Asian spot LNG prices at record high on 'perfect storm'

  • Market: Natural gas
  • 07/01/21

Strong consumer demand, lower-than-expected temperatures across northeast Asia and a severe shortage of prompt LNG supplies and spot tanker availability have combined to send northeast Asian spot LNG prices to an all-time high — just nine months after hitting record lows.

The front half-month ANEA price surged to $21.785/mn Btu for first-half February on 6 January, surpassing the previous record of $20.40/mn Btu on 4 February 2014. The price has risen by $5.35/mn Btu, or around 33pc, since the start of the year; by 170pc from the assessment of $8.065/mn Btu on 4 December; and is up 13-fold from its unprecedented low of $1.675/mn Btu on 30 April.

The perfect storm of market factors has maintained the seemingly inexorable momentum in northeast Asian spot LNG prices, surpassing most market participants' winter price expectations. Consumers are scrambling to secure prompt deliveries to replenish LNG inventories amid plummeting temperatures.

Spot availability for prompt deliveries has been in short supply as a consequence of a string of events in recent months. These include robust demand for winter deliveries up to February, reduced production at US liquefaction facilities because of cargo cancellations by offtakers, supply disruptions at plants in the US, Malaysia, Qatar, Australia and Indonesia, and significant delays for LNG carriers transiting the Panama Canal on route to northeast Asia from LNG facilities in the US.

Prices typically rise during the winter season. But market participants did not expect such a rapid escalation, with prices rising by a never-before-seen magnitude. Many had anticipated that winter prices would top out at $8-9/mn Btu. Instead, the front-half month ANEA price has posted massive day-on day gains since December, almost doubling from $7.94/mn Btu on 1 December to $15.56/mn Btu on 31 December.

Vessel squeeze

A lack of available vessels for spot charters in both the Atlantic and Pacific basins has squeezed spot charter rates, compounding the impact of tight LNG supplies and high cargo prices.

Argus spot round-voyage rates have reached their highest level this winter, with the ARV3 — the Argus round-voyage assessment for a shipment from the US Gulf Coast to northeast Asia — assessed at $179,518/d on 6 January, up from $113,392/d on 4 December and $67,071/d on 6 October.

Buyers deem spot prices at $21-22/mn Btu "insane," especially when compared to oil-linked term contract prices. The Argus oil-linked Japan des price for February was at $6.91/mn Btu on 5 January. Many long-term LNG contracts are indexed at 14-15pc of crude, whereas spot prices at $21-22/mn Btu are equivalent to around 40pc of Brent, based on the front-month Ice Brent settlement at $54.30/bl on 6 January.
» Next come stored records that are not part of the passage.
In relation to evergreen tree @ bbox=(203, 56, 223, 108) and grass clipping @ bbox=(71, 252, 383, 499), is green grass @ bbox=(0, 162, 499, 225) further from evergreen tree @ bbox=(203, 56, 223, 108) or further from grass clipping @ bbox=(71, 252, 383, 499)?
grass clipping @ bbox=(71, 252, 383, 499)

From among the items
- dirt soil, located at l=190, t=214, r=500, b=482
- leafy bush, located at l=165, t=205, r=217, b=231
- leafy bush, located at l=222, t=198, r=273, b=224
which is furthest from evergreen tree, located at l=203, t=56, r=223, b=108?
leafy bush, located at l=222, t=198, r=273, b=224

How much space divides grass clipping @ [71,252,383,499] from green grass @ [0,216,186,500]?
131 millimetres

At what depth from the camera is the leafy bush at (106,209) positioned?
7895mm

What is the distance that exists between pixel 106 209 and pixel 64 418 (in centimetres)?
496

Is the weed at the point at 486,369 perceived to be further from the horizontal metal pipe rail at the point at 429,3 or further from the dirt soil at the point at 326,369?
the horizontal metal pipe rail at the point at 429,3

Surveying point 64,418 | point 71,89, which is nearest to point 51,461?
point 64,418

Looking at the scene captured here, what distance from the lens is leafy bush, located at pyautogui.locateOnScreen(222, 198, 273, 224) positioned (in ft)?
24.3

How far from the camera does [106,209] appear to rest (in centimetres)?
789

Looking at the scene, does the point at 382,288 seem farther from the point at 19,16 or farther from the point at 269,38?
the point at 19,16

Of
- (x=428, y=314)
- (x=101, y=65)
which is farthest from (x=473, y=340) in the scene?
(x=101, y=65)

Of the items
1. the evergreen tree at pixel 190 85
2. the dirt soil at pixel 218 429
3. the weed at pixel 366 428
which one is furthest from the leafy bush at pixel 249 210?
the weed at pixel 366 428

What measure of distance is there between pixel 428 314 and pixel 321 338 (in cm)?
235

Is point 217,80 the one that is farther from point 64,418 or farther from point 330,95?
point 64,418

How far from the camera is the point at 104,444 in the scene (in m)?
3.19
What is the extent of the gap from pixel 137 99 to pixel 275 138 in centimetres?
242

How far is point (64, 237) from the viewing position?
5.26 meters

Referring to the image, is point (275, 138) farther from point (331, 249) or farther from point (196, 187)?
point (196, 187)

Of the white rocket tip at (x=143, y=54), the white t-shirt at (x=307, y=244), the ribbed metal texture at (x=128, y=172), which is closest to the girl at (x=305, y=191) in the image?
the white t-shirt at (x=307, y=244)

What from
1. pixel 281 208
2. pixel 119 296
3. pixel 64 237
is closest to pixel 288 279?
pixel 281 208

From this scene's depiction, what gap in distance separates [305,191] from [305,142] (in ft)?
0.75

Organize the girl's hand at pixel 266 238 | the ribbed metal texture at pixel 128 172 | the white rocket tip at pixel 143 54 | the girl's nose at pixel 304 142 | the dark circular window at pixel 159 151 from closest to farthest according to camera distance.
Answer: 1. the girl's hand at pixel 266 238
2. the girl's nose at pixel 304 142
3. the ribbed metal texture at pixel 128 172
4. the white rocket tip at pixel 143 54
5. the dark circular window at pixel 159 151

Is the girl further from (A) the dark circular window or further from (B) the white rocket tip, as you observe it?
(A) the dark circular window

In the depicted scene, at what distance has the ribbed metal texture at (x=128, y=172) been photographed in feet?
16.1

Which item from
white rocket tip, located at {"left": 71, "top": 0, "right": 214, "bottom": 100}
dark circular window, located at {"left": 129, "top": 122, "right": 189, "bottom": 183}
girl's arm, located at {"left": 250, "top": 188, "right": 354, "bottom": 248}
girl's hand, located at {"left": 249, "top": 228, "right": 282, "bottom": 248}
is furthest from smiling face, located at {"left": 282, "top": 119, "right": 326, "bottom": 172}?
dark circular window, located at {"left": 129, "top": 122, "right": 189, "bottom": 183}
But further gains are expected in the near term. Some traders suggest that first-half February could easily test the $30/mn Btu level, especially as Japan's power prices have soared on stronger-than-expected electricity demand for heating purposes because of colder-than-expected weather. Wholesale electricity prices in Japan hit an all-time high of ¥99.9/kWh on 7 January, more than seven times the average price of ¥13.93/kWh in December.

Some Japanese utilities are facing a shortage of LNG and are seeking prompt deliveries urgently, even as they have been forced to lower operating rates at some of their gas-fired power plants to avoid any unscheduled shutdowns resulting from inadequate LNG supplies.

Japan's Jera bought a cargo on 6 January for delivery either in second-half January or first-half February at $24/mn Btu, and could still be in the market to buy February cargoes, market participants said. Utility Kyushu Electric is also enquiring for a second-half January cargo on a bilateral basis.

South Korean buyers Kogas and Prism Energy, as well as several Chinese consumers, are seeking first-half February cargoes.

Deep freeze

Continued spells of very low temperatures beyond this week could extend the current rally, especially if demand remains unfulfilled for first-half February and is rolled into later delivery windows, market participants said. Temperatures in Beijing hit a low of -30°C on 30 December and are at -8°C today. Temperatures are at -14°C and 8°C in Seoul and Tokyo, respectively, today.

But the extremely wide intra-month February spread — at $5.785/mn Btu on 6 January — reflects expectations that increasing cargo availability for deliveries from the second-half of February will exert downward pressure on prices.

At least 15 cargoes may be available for delivery in second-half February as traders optimise their portfolios to divert cargoes intended for delivery to Europe or the Middle East to northeast Asia instead.

The increase in prompt prices above the $20/mn Btu threshold has incentivised some producers to also make a few second-half January cargoes available this week. The offers include two cargoes from Qatar, as well as one 21-28 January delivery that ExxonMobil is offering from the 15.6mn t/yr Gorgon facility in Australia through a tender.

Market participants said there were no offers for second-January at the end of last week. Argus is no longer assessing second-half January prices and last assessed prices for the delivery window on 31 December at $15.68/mn Btu.